First time home buyers often have a daunting and scary task in front of them. That is why it is important to do your research and understand the true costs of ownership before you take the plunge.
If you’re ready to jump into the housing market, there are a few things to think about before you fall in love with the house of your dreams:
Check your credit – Credit scores have a major impact on the amount of money a lender will be willing to give you, and at what interest rate. Before you even begin the house hunting process, get copies of your credit reports. If your scores are low or your report contains inaccurate information, take the time to correct errors and repair your credit.
Learn to budget – Buying a home is the biggest financial decision you will probably make. Sit down with your budget and figure out how you’re going to comfortably carry a mortgage and still live the life you want.

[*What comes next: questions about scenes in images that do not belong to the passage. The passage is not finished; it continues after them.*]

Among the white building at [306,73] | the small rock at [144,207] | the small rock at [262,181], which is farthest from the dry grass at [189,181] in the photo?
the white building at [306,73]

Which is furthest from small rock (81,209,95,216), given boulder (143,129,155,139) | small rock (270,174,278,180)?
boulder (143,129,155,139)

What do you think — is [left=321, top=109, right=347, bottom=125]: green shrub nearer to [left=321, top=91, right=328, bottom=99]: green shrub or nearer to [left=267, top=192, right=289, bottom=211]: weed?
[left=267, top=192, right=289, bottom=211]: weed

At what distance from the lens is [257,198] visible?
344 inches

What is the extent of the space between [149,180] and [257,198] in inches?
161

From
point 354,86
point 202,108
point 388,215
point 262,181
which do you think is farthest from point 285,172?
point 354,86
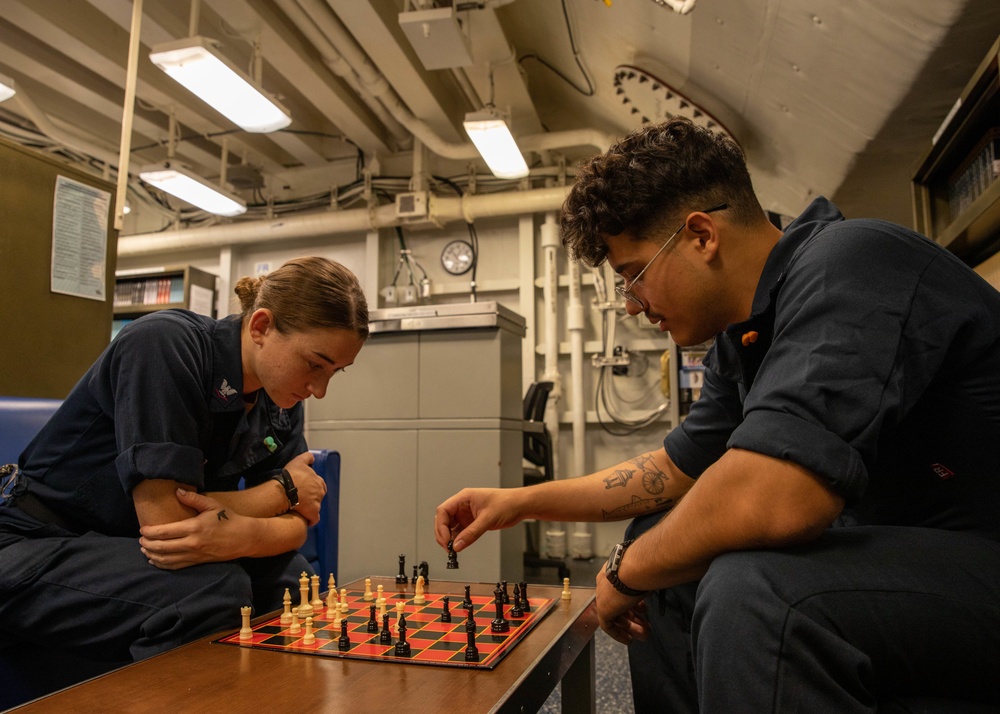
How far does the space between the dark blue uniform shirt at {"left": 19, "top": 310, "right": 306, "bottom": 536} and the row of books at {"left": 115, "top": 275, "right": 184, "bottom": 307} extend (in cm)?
447

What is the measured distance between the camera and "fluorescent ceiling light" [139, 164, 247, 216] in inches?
180

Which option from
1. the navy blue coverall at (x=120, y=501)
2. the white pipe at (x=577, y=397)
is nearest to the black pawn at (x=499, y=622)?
the navy blue coverall at (x=120, y=501)

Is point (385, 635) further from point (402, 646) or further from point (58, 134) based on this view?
point (58, 134)

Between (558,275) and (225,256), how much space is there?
3.10 metres

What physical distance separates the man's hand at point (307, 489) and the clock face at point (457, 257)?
4093 millimetres

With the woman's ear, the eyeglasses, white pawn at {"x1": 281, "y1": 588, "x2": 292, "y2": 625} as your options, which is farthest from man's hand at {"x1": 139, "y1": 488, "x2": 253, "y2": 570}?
the eyeglasses

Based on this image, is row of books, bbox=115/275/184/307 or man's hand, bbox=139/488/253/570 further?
row of books, bbox=115/275/184/307

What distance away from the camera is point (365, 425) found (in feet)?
11.3

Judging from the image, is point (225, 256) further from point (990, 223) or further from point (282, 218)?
point (990, 223)

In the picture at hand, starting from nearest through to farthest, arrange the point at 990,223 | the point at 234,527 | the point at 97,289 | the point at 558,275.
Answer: the point at 234,527 → the point at 990,223 → the point at 97,289 → the point at 558,275

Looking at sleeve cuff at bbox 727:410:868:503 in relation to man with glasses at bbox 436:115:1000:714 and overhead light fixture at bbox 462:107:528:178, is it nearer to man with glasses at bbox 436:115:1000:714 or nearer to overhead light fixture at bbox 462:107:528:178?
man with glasses at bbox 436:115:1000:714

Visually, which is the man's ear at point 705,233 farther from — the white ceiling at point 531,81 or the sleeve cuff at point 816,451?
the white ceiling at point 531,81

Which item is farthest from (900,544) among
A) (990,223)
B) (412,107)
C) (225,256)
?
(225,256)

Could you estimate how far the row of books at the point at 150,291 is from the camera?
5562mm
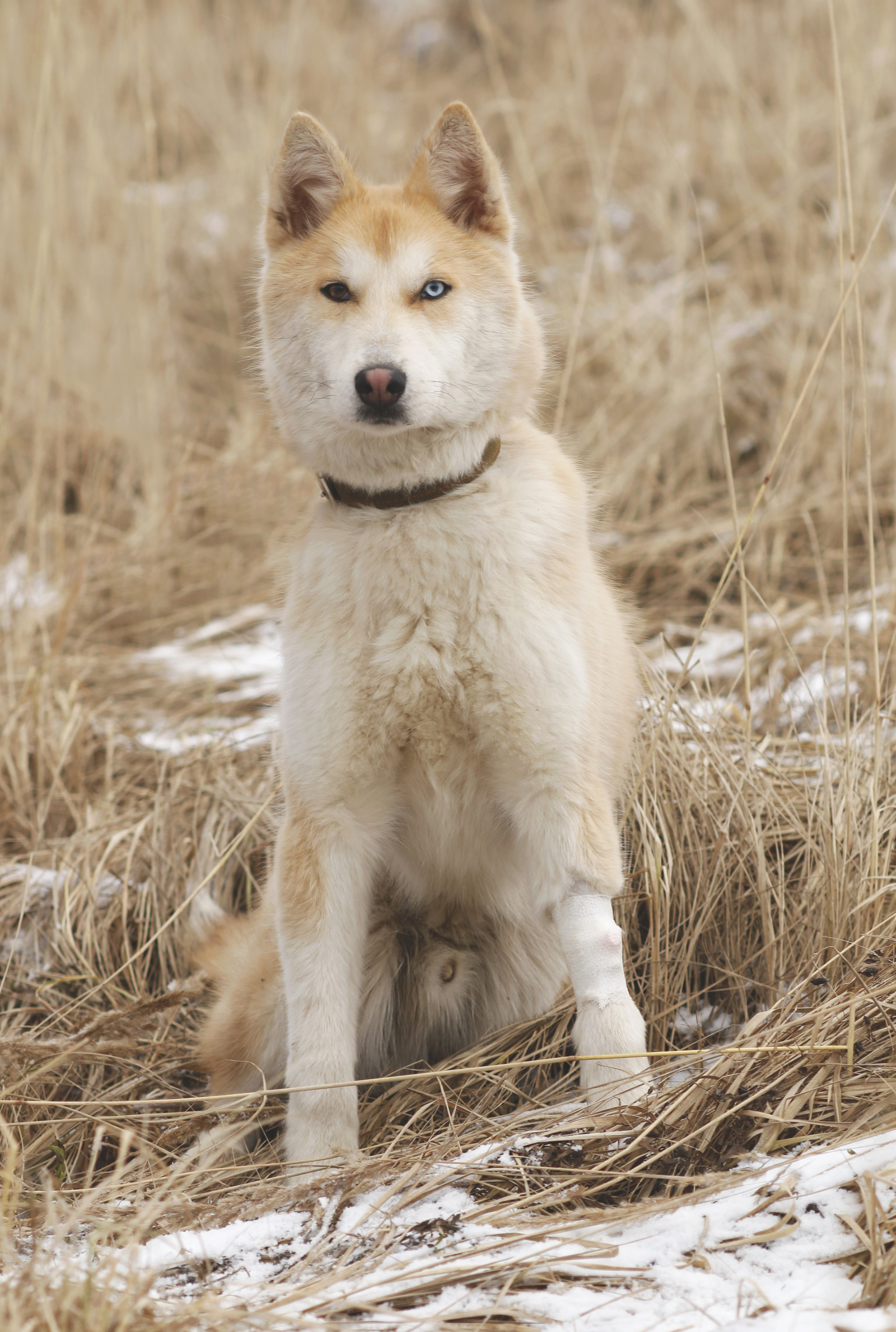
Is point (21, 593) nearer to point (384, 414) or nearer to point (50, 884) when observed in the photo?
point (50, 884)

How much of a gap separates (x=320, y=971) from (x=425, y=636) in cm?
63

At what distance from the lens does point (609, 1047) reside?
1902mm

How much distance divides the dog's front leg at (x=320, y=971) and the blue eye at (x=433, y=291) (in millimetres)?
948

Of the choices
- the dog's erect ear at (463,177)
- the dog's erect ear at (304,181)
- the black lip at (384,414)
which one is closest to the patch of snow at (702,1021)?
the black lip at (384,414)

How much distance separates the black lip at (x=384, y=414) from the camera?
1.90 metres

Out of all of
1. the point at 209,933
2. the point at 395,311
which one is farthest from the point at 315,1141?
the point at 395,311

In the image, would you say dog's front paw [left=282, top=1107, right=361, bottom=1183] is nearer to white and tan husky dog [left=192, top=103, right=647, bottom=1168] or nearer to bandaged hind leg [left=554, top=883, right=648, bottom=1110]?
white and tan husky dog [left=192, top=103, right=647, bottom=1168]

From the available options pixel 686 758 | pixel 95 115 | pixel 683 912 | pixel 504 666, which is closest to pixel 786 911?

Don’t forget to leave yourself a little wiggle room.
Research the true costs – There is a lot more to owning a home than paying your mortgage and calling the place your own. Assess all of your monthly costs; including mortgage payment, property taxes, insurance, utilities and potential condo fees. Add these to your monthly budget.
Pre-approval – It’s a good idea to understand how much you can spend before you start looking for your first home. Speaking to your lender or mortgage broker about a pre-approval will give you a better idea of how much mortgage you qualify for.
Buy what you can afford – However, just because the bank pre-approved you for a substantial mortgage doesn’t mean you can actually afford it. In fact, lenders will often pre-approve you for far more than you need or want. Again, take a look at your budget. Looking at the true costs of homeownership and the lifestyle you want to live will give you a better idea of the monthly payment you can realistically afford.
Put 20% down – Saving enough money to make a down payment of 20 per cent or more will result in huge savings over the term of your mortgage. Simply put, a larger down payment results in lower mortgage payments and greater savings on the total interest paid. Anything under 20 per cent is considered high risk and will require you to obtain mortgage insurance, resulting in an added monthly cost.
Get your house in order – In addition to the monthly costs associated with home ownership, you also need to be prepared for the hidden costs of buying your first home. Before you make an offer, be sure to have enough money set aside to cover your closing fees, lawyer’s costs, home inspection, utility hook-ups, renovations fees, land transfer taxes and home furnishings.
Save for a rainy day – Finally, be prepared for the ongoing and unexpected costs of home ownership. These include maintenance fees, repairs and replacement costs. By setting up an emergency fund you can create a financial buffer in case a leaky roof or broken water heater catches you off guard.